My current thinking is that all of experiential existence is contained in what I call the “fat present.” This is the thick viscous fuzzy timescape filled with a plethora of parallel processings of which we have feeling awareness and where the sovereignty of linear sequencing does not reign. The experience in this fat present (well it is pretty much all our experiencing) is akin to looping or swirling in eddies and vortices where things separated by distance (time and space) are experienced together and at once; where the oscillating processing of comparing is experienced; where we are surprised by novelty; where effect can occur before cause; where future as well as past are both aspects of the present identified only by markers.
From the perspective of the fat present, enhancing, the contemplation of goals (I like to term “goaling”) to elevate, is experienced as energizing. The word “enhance” originally meant “to elevate” both literally and figuratively and it meant and still means to increase value. “Enhancing” then is experienced as the necessary copresence of “what we are now not” and the “what we imagine we might then become.” The two must co-exist now; the “not” and the “might be,” the “lacking in the present” and the “coming elevation,” in enhancing these must all be present now. All these mush about charging the fat present. I don’t think that the value of considering enhancement is in its achievement at some “not yet” time, but rather in its capacity to vitalize the quality of the eddying of the “fat present,” our only present, the only time, we can experience.

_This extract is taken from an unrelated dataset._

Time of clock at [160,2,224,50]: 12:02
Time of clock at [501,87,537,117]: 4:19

Enhancing then must be a present idea (experienced) with both “future” and “elevation” markers, but always also present with and in relation to the “now that is lacking” or the “lacking in the now.” Enhancing is the interplay among these impossibles; each set of marked values seems to depend on the other set for its distinction by contrast or exclusion, but that interdependence necessarily bonds them. Enhancing is distinguished by what is “not here” (because the “here” is a lacking, is the need of elevation or increase in value) and “not now” (because the “now” is the time of the lacking), but the enhancing, I suggest, occurs not in filling that lack, but rather in making experientially present, “here” and “now,” the elevated values, valued attached to a future, by imagining them. That the fat present can include the experience of the “now” that is “not now” and the “here” that is “not here” enables the energizing and vitalizing aspect that is enhancing; the here is already elevated. It is the complicated copresence of these distinctions and oppositions that fuels the vibrating oscillating experience of vitality that we call enhancing. Almost invariably when we engage enhancing we experience heightened emotions be they hope and anticipation and excitement and determination or perhaps frustration and anger and stiflement. Both poles interestingly elevate the feeling of aliveness.

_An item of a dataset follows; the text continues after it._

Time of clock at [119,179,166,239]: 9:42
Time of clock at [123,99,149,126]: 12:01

It is common around the end of the year (I write this the end of December 2014) to assess our lives and set goals directed at achieving enhancement; either to elevate our dreary selves or to search for yet some small measure keeping us from perfection. We not only identify the lacks that need our attention, we also often set specific goals quantifiable and dateable. We make lists and mark goals on calendars. While certainly we may assess our “progress” by occasionally consulting our achievements or changes correlate with calendric goals and lists, I suggest that this larger frame that seems to exceed the fat present is actually a strategy to retain the elevated qualities of the process of enhancing or goaling experienced in the fat present.